Crise électrique à Saint-Martin : quelles solutions ?
Depuis plusieurs mois, l’île est confrontée à une crise électrique sans précédent. Coupures programmées, délestages imprévus et recours à des groupes électrogènes rythment désormais le quotidien. Derrière ces difficultés, plusieurs facteurs se combinent, révélant une fragilité structurelle du système énergétique local, mais des pistes de solutions émergent.
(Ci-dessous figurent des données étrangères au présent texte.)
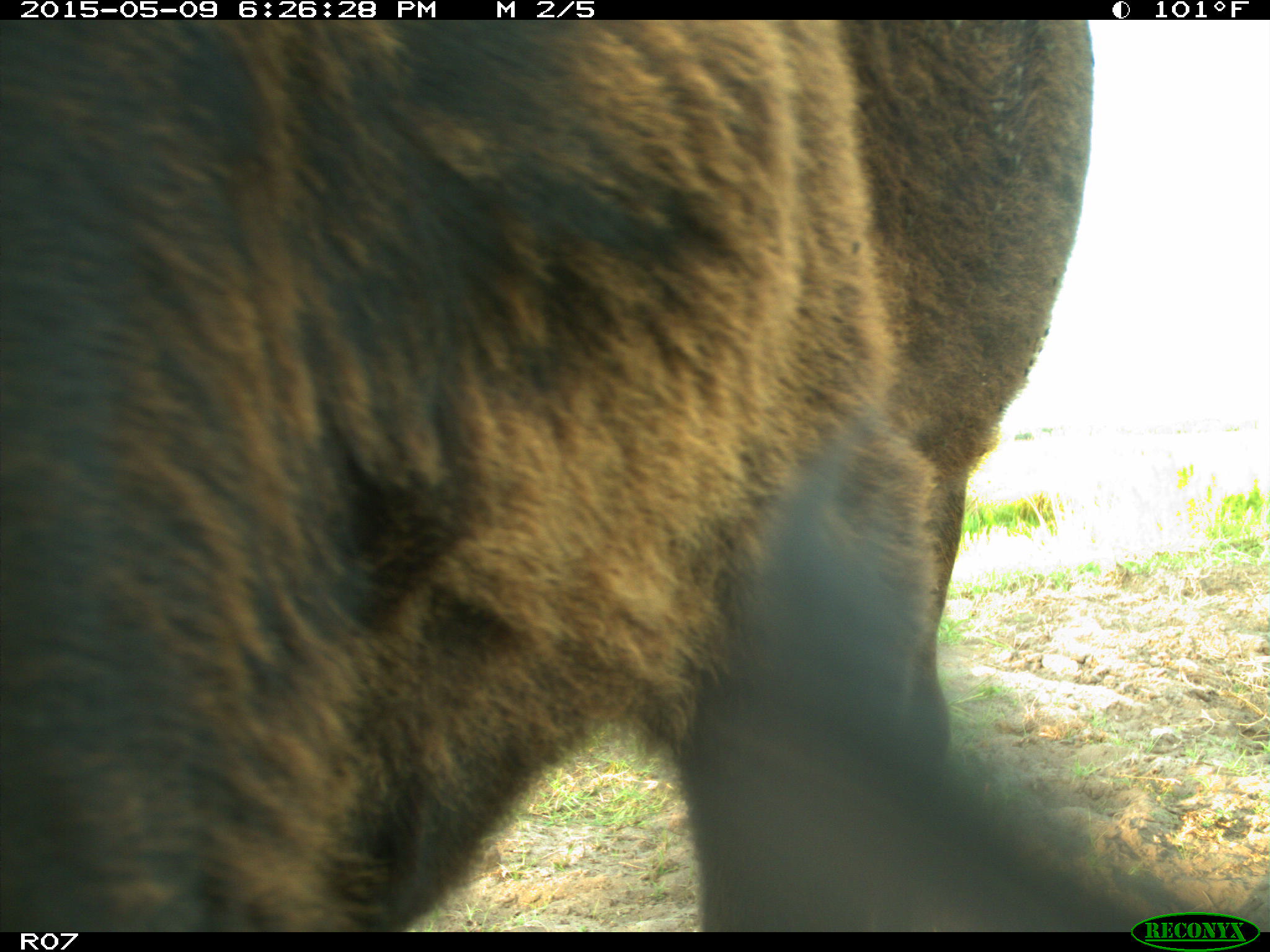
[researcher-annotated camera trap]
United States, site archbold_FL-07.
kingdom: Animalia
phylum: Chordata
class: Mammalia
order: Artiodactyla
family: Bovidae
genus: Bos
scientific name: Bos taurus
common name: domestic cow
Pour rappel, la centrale EDF de Galisbay, cœur du dispositif, compte trois tranches de production. La plus ancienne, en fin de vie, ne fonctionne plus que de manière exceptionnelle, par dérogation préfectorale, et aurait dû être remplacée depuis plusieurs années. En janvier 2025, Albioma a racheté la tranche 2, qui nécessite une rénovation prévue dans la Programmation pluriannuelle de l’énergie (PPE), non signée à ce jour. Quant à la troisième tranche, la plus récente, elle est équipée de trois moteurs Hyundai, dont un est très abîmé et deux présentent un défaut constructeur selon EDF.
Réparations en cours
Après un an de procédures, un protocole d’accord a été signé en juillet avec Hyundai et la pièce défectueuse, qui ne pèse pas moins que dix tonnes, est arrivée en septembre. Sept techniciens coréens ont été dépêchés à Saint-Martin et sont à l’œuvre depuis le 6 octobre pour réparer ce premier moteur. Une intervention très lourde et compliquée, qui nécessite plusieurs semaines de travaux. Sa remise en service est attendue dans les tout premiers jours de janvier. Les pièces des deux autres moteurs vont être expédiées par bateau d’ici la fin du mois, afin de terminer la réhabilitation de la totalité de la tranche 3. Résultat, la capacité de production, aujourd’hui largement amputée, devrait déjà être considérablement améliorée dès le début de l’année prochaine.
Solutions temporaires
EDF a toutefois déployé des solutions provisoires. Une quinzaine de groupes électrogènes ont été installés, dans les quartiers et sur le site de Galisbay, mais connaissent eux aussi des défaillances périodiques. Une centrale temporaire est programmée afin de retrouver un équilibre de production en attendant la construction de la nouvelle unité. Elle nécessitera environ 18 mois de travaux, avec l’installation de moteurs plus modernes et plus fiables, et sa mise en service est prévue entre fin 2026 et début 2027. Quant au réseau de distribution, partiellement enfoui après Irma, il montre aujourd’hui des signes de vieillissement. Un premier plan de rénovation sur 4 ans est programmé pour sécuriser environ 300 sections jugées fragiles, mais son entretien s’inscrit dans la durée, car c’est un éternel recommencement.
Une crise durable
Outre le déficit de production, la crise actuelle est multifactorielle. Parmi les facteurs incriminés, la hausse continue de la demande en électricité, +7 % chaque année. Cette croissance n’est pas proportionnelle à celle de la population, mais résulte d’usages énergivores, indique EDF. La climatisation représente une part majeure. Les efforts sont demandés à la population, mais la question se pose quant à l’implication des professionnels, et par leur biais des touristes, mais aussi des commerçants et même de certaines institutions, qui en font un usage abusif.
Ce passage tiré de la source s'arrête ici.